Both the U.S. and the EU have responded to Putin’s moves by imposing round after round of sanctions on Russia, including a decision by German President Olaf Scholtz to halt the process of certifying the Nord Stream 2 gas pipeline. It’s not clear just how long this moratorium could last although the German government has clarified that it will not be permanent. In the meantime, Europe’s gas supplies will remain tight, at least until warmer (and hopefully windier) weather returns.

There is a risk that tensions between Russia and Ukraine (and by extension NATO) will continue to rise. One can only hope that cool minds will prevail. If not, the consequences for Europe and the wider world could be very serious indeed.

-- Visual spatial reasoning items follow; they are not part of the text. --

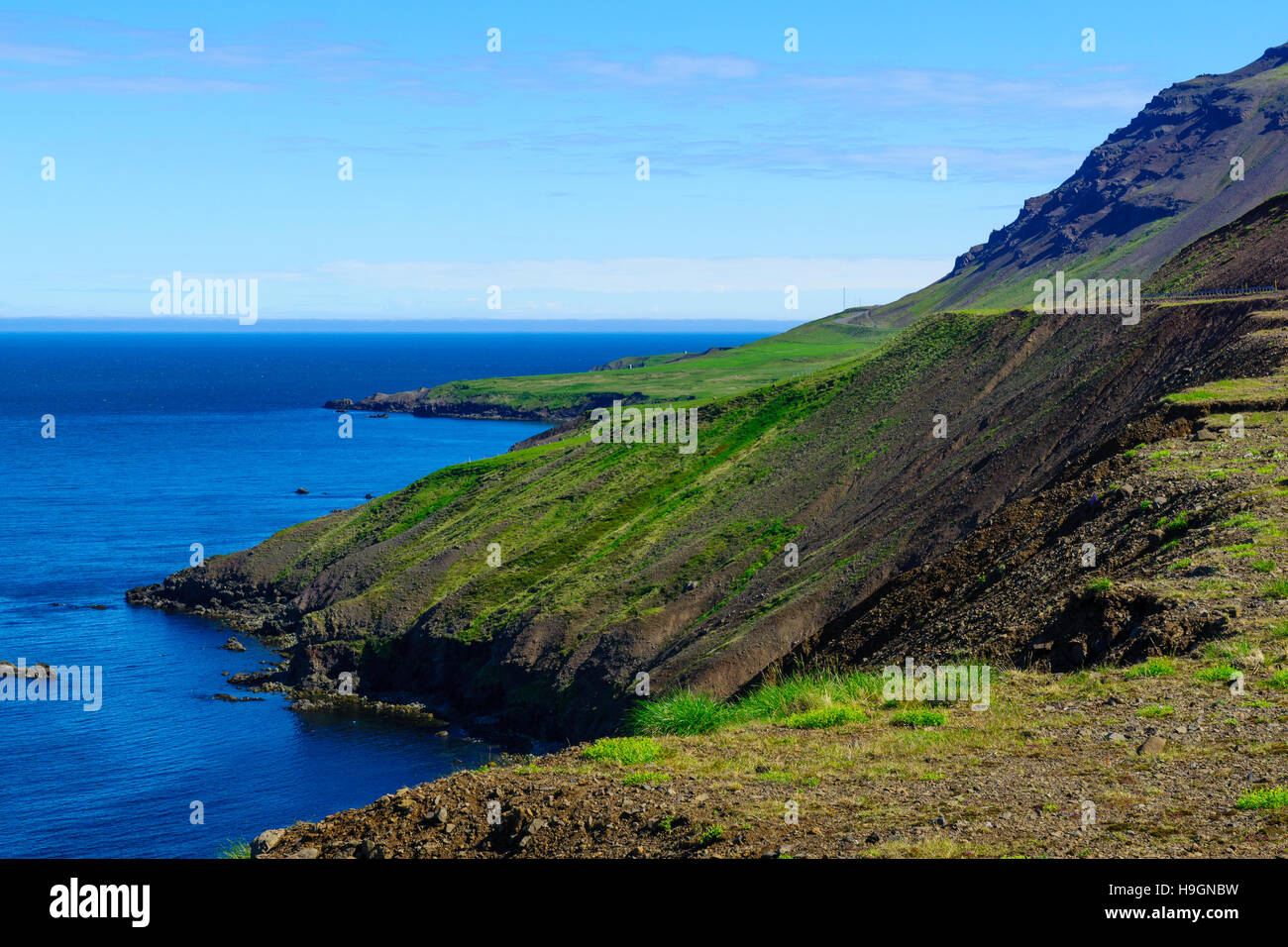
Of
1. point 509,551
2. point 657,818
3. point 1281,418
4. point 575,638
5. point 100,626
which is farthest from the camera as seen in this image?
point 100,626

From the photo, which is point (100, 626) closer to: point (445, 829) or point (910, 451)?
point (910, 451)

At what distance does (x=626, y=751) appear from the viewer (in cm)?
1906

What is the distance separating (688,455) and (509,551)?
56.2ft

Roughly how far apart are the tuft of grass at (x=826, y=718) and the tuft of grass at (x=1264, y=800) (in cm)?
705

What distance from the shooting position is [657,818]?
1545 cm

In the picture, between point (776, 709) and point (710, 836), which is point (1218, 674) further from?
point (710, 836)

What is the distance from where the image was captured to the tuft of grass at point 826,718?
20.5 metres

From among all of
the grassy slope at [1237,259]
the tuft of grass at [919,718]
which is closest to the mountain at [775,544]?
the tuft of grass at [919,718]

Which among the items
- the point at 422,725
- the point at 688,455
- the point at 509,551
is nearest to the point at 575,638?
the point at 422,725

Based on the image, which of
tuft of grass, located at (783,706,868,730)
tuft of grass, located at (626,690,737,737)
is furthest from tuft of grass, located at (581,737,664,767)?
tuft of grass, located at (783,706,868,730)

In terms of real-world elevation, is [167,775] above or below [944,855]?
below

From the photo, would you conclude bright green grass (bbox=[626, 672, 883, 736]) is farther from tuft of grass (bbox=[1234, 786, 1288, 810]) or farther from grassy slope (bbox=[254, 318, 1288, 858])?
tuft of grass (bbox=[1234, 786, 1288, 810])

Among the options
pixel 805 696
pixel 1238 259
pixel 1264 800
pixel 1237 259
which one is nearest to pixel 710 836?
pixel 1264 800

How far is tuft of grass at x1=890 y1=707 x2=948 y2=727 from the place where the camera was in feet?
64.5
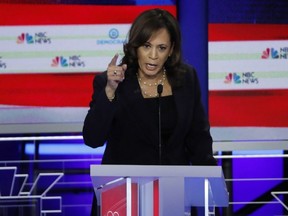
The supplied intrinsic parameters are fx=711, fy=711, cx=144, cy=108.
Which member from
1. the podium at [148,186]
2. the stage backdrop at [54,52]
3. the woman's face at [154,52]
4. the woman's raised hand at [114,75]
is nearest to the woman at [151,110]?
the woman's face at [154,52]

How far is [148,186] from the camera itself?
2033 millimetres

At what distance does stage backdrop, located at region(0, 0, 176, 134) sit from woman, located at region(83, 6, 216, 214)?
1870mm

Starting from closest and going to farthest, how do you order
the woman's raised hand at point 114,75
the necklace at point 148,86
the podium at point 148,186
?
the podium at point 148,186, the woman's raised hand at point 114,75, the necklace at point 148,86

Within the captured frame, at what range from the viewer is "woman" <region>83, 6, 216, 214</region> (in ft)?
9.05

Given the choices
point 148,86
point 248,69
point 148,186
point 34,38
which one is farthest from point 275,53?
point 148,186

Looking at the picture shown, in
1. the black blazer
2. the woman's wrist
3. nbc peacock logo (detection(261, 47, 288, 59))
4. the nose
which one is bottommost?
the black blazer

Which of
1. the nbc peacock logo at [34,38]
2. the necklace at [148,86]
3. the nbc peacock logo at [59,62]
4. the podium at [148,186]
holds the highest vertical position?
the nbc peacock logo at [34,38]

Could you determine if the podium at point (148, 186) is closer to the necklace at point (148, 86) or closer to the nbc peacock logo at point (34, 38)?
the necklace at point (148, 86)

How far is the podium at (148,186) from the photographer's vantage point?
198 cm

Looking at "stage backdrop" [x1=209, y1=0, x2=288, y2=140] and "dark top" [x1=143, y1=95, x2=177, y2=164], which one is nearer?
"dark top" [x1=143, y1=95, x2=177, y2=164]

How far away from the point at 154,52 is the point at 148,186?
0.84 m

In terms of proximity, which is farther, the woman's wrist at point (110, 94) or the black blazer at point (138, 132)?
the black blazer at point (138, 132)

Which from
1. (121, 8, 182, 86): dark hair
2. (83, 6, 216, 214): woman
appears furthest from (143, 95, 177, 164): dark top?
Result: (121, 8, 182, 86): dark hair

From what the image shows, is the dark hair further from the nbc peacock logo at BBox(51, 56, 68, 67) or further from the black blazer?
the nbc peacock logo at BBox(51, 56, 68, 67)
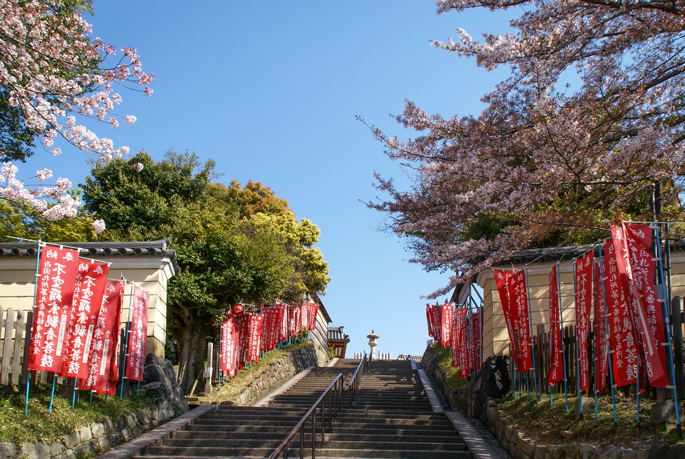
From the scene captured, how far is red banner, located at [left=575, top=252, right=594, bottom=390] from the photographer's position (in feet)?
24.3

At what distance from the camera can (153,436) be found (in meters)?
8.84

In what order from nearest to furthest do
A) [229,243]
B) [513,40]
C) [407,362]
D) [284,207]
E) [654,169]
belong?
[654,169] < [513,40] < [229,243] < [407,362] < [284,207]

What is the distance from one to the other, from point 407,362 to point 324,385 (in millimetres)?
9946

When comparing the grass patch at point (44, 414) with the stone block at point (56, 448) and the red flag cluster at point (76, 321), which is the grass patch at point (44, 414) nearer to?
the stone block at point (56, 448)

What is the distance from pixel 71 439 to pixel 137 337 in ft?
9.34

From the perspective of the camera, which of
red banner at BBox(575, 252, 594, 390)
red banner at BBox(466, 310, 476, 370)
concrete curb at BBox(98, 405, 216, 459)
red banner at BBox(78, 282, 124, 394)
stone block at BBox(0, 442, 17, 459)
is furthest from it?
red banner at BBox(466, 310, 476, 370)

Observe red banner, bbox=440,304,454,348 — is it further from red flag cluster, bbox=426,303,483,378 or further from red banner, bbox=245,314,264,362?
red banner, bbox=245,314,264,362

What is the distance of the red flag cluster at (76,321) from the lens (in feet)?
25.0

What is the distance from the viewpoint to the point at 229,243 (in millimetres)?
15172

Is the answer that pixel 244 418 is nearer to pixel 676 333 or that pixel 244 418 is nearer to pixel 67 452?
pixel 67 452

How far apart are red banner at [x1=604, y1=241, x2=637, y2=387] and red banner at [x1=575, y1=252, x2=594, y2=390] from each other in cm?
49

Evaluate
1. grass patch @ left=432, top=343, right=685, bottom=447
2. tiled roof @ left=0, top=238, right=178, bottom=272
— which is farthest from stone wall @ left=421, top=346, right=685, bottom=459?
tiled roof @ left=0, top=238, right=178, bottom=272

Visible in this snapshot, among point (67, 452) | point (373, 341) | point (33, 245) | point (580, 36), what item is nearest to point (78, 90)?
point (33, 245)

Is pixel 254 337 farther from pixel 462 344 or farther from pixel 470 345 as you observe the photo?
pixel 470 345
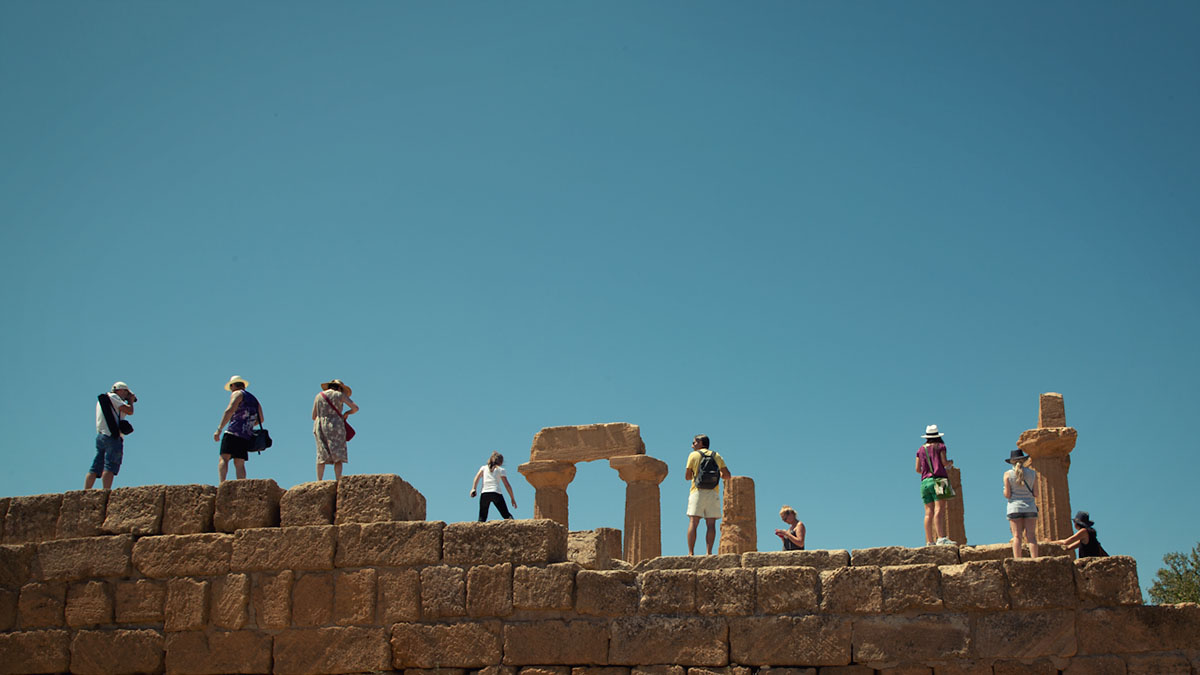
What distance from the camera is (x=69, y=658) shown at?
409 inches

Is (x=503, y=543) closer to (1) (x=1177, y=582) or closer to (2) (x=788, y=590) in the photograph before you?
(2) (x=788, y=590)

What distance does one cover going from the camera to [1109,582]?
340 inches

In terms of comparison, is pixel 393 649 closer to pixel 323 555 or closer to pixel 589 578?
pixel 323 555

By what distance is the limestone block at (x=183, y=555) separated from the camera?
10.3 meters

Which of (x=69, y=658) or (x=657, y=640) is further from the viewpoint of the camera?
(x=69, y=658)

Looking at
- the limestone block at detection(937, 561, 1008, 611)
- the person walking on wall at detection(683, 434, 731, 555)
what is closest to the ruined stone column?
the person walking on wall at detection(683, 434, 731, 555)

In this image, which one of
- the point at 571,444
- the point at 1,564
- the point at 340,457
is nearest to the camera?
the point at 1,564

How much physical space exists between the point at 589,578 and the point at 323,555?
247 cm

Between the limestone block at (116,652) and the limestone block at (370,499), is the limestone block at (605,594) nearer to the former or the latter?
the limestone block at (370,499)

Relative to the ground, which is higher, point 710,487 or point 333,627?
point 710,487

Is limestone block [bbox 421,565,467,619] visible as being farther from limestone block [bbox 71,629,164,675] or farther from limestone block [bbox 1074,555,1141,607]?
limestone block [bbox 1074,555,1141,607]

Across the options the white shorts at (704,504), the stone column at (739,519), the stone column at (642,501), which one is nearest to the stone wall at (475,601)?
the white shorts at (704,504)

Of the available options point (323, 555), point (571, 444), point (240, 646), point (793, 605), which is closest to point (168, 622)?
point (240, 646)

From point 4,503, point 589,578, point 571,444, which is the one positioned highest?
point 571,444
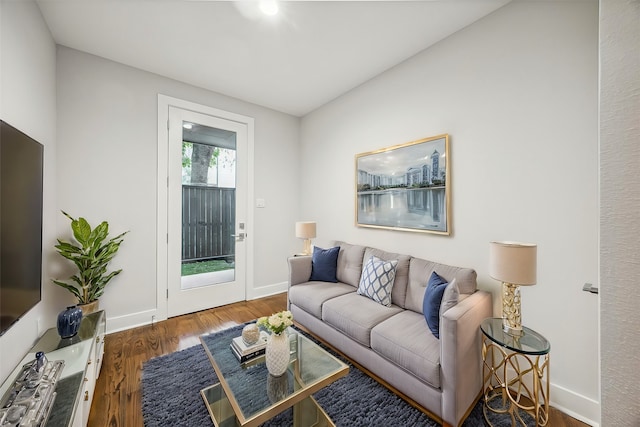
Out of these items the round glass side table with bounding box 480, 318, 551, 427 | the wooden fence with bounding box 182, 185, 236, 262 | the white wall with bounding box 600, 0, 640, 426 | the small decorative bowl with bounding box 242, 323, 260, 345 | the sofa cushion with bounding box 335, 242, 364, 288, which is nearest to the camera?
the white wall with bounding box 600, 0, 640, 426

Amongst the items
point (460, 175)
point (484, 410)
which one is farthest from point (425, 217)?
point (484, 410)

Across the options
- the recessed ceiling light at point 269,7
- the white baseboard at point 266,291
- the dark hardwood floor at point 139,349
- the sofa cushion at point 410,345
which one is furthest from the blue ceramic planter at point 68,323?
the recessed ceiling light at point 269,7

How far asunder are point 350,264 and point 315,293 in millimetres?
554

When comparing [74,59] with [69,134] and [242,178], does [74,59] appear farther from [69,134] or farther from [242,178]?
[242,178]

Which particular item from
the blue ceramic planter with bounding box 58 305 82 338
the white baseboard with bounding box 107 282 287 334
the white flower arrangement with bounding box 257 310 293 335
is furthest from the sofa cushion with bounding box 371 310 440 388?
the white baseboard with bounding box 107 282 287 334

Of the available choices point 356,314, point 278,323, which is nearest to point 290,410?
point 278,323

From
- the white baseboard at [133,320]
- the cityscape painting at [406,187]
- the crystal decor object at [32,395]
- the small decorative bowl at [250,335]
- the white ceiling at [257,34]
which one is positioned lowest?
the white baseboard at [133,320]

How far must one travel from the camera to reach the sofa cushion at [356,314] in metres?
1.90

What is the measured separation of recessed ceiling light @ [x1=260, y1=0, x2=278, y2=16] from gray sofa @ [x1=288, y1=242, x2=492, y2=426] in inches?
91.0

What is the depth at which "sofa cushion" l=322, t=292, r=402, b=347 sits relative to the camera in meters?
1.90

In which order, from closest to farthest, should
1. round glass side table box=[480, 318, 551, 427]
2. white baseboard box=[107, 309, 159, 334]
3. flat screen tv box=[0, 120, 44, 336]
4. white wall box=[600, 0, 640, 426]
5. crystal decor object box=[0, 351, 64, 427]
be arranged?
white wall box=[600, 0, 640, 426], crystal decor object box=[0, 351, 64, 427], flat screen tv box=[0, 120, 44, 336], round glass side table box=[480, 318, 551, 427], white baseboard box=[107, 309, 159, 334]

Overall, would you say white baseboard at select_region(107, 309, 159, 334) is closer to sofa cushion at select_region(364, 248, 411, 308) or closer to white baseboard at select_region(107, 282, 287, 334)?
white baseboard at select_region(107, 282, 287, 334)

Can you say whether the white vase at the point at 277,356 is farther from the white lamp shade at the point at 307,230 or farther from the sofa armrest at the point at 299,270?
the white lamp shade at the point at 307,230

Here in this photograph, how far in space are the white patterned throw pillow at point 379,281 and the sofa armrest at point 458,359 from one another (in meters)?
0.71
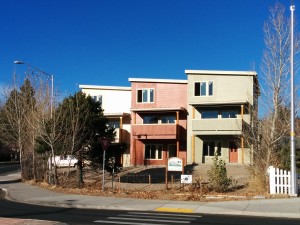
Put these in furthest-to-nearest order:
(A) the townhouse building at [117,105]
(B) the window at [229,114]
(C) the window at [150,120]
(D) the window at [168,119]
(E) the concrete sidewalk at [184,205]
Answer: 1. (A) the townhouse building at [117,105]
2. (C) the window at [150,120]
3. (D) the window at [168,119]
4. (B) the window at [229,114]
5. (E) the concrete sidewalk at [184,205]

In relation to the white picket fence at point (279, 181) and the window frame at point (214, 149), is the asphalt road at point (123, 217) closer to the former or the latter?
the white picket fence at point (279, 181)

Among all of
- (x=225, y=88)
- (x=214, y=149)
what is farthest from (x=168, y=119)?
(x=225, y=88)

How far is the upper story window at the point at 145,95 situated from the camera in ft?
139

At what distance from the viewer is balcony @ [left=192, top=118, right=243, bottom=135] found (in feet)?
124

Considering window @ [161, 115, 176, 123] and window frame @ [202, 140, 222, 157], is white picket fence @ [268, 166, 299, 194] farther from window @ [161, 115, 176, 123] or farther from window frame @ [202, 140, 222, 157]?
window @ [161, 115, 176, 123]

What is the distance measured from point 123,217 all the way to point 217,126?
26202 mm

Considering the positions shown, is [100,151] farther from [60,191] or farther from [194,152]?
[194,152]

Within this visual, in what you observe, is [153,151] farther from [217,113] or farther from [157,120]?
[217,113]

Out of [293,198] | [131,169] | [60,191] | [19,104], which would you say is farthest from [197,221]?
[131,169]

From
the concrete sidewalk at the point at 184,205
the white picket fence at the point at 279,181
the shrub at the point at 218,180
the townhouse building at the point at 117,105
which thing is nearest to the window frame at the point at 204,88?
the townhouse building at the point at 117,105

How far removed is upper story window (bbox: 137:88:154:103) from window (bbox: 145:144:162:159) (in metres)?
4.67

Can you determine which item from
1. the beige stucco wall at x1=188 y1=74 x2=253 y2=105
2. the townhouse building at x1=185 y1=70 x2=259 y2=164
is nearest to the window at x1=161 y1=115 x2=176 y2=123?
the townhouse building at x1=185 y1=70 x2=259 y2=164

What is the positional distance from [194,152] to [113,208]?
25.2 meters

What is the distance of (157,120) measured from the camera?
4250cm
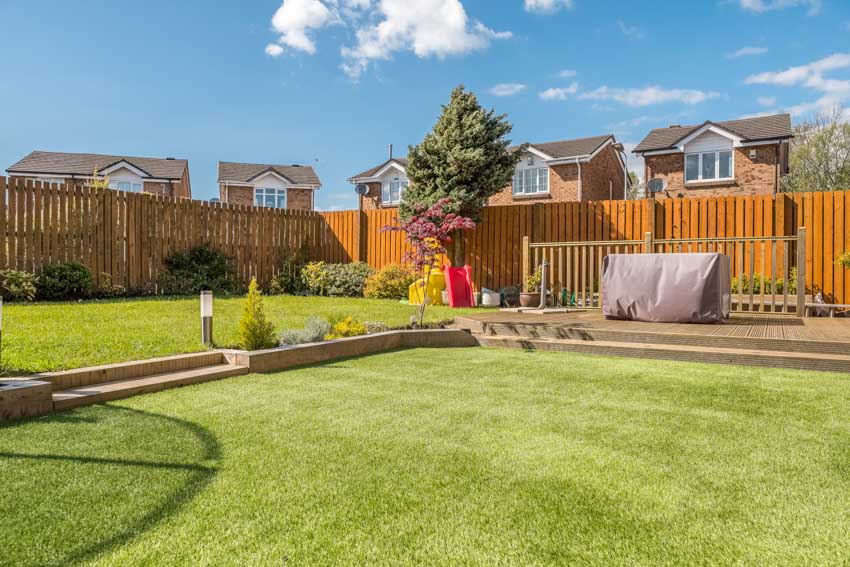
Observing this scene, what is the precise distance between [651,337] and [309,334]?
3.44 meters

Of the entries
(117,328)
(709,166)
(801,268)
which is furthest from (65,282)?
(709,166)

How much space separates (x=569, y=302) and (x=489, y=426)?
7209mm

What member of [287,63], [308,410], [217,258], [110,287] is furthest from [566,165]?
[308,410]

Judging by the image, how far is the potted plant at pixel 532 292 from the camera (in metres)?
8.37

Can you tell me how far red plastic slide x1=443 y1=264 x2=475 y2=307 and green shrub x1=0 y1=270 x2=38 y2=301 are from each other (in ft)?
22.2

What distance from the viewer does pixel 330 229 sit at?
13055mm

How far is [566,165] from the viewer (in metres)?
21.8

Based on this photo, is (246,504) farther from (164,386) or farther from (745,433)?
(745,433)

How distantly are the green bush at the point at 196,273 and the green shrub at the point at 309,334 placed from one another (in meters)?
6.18

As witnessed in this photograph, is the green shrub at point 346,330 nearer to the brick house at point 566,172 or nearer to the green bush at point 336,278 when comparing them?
the green bush at point 336,278

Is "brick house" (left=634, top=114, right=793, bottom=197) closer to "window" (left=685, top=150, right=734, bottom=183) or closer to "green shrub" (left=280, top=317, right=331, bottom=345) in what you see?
"window" (left=685, top=150, right=734, bottom=183)

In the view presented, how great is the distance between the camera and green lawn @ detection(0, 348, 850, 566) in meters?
1.43

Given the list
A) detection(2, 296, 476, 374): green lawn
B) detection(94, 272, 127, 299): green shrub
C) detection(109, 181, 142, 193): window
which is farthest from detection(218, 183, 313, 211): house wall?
detection(2, 296, 476, 374): green lawn

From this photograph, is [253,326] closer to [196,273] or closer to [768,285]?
[196,273]
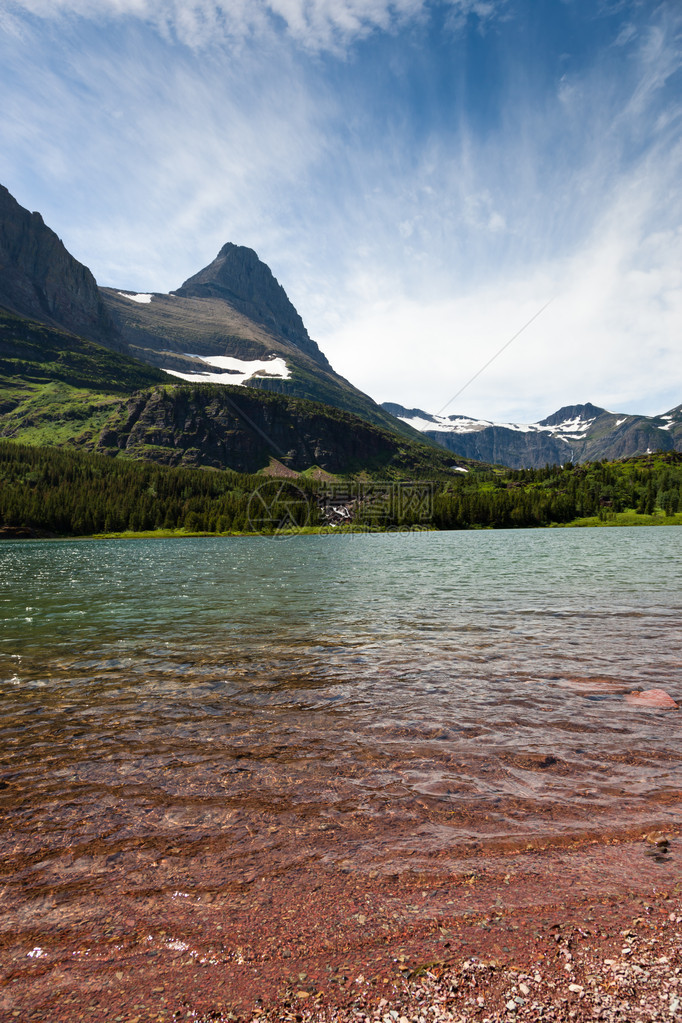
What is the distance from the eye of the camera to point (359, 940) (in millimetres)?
6027

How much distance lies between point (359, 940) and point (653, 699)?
12.7 m

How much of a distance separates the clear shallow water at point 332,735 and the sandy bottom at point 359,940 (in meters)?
0.65

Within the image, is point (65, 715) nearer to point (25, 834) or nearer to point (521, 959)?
point (25, 834)

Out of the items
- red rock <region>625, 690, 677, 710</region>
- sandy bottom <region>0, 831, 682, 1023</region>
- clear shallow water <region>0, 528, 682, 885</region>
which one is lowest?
clear shallow water <region>0, 528, 682, 885</region>

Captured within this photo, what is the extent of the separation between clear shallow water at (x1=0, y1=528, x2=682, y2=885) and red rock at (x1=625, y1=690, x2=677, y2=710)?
0.44 meters

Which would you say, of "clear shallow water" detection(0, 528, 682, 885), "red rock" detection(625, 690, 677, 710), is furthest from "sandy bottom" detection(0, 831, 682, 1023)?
"red rock" detection(625, 690, 677, 710)

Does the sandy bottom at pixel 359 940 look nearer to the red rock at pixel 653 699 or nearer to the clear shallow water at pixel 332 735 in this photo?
the clear shallow water at pixel 332 735

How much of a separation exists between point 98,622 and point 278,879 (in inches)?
1080

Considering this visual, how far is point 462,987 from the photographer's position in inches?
203

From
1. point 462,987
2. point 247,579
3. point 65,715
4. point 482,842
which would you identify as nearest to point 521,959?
point 462,987

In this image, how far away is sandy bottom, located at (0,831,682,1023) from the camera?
5008 millimetres

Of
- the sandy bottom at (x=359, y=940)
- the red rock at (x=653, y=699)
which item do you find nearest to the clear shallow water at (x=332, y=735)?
the red rock at (x=653, y=699)

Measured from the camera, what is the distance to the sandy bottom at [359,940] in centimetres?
501

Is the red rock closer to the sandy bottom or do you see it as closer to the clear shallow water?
the clear shallow water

Oil prices are already surging. On February 24 Brent oil rose above the $100 mark for the first time since 2014. Russia could retaliate to sanctions by cutting off gas supplies to the EU. That would plunge Europe into a far worse energy crisis while sending global energy prices spiraling even higher. Given Russia’s role as a leading global supplier of food, energy and other core minerals (e.g., aluminium, titanium, platinum, palladium, nickel and potash), Western sanctions could very easily backfire. If there is one lesson modern history has taught us (or at least should have), it is that when war involving one or more major energy producers breaks out, energy prices tend to surge.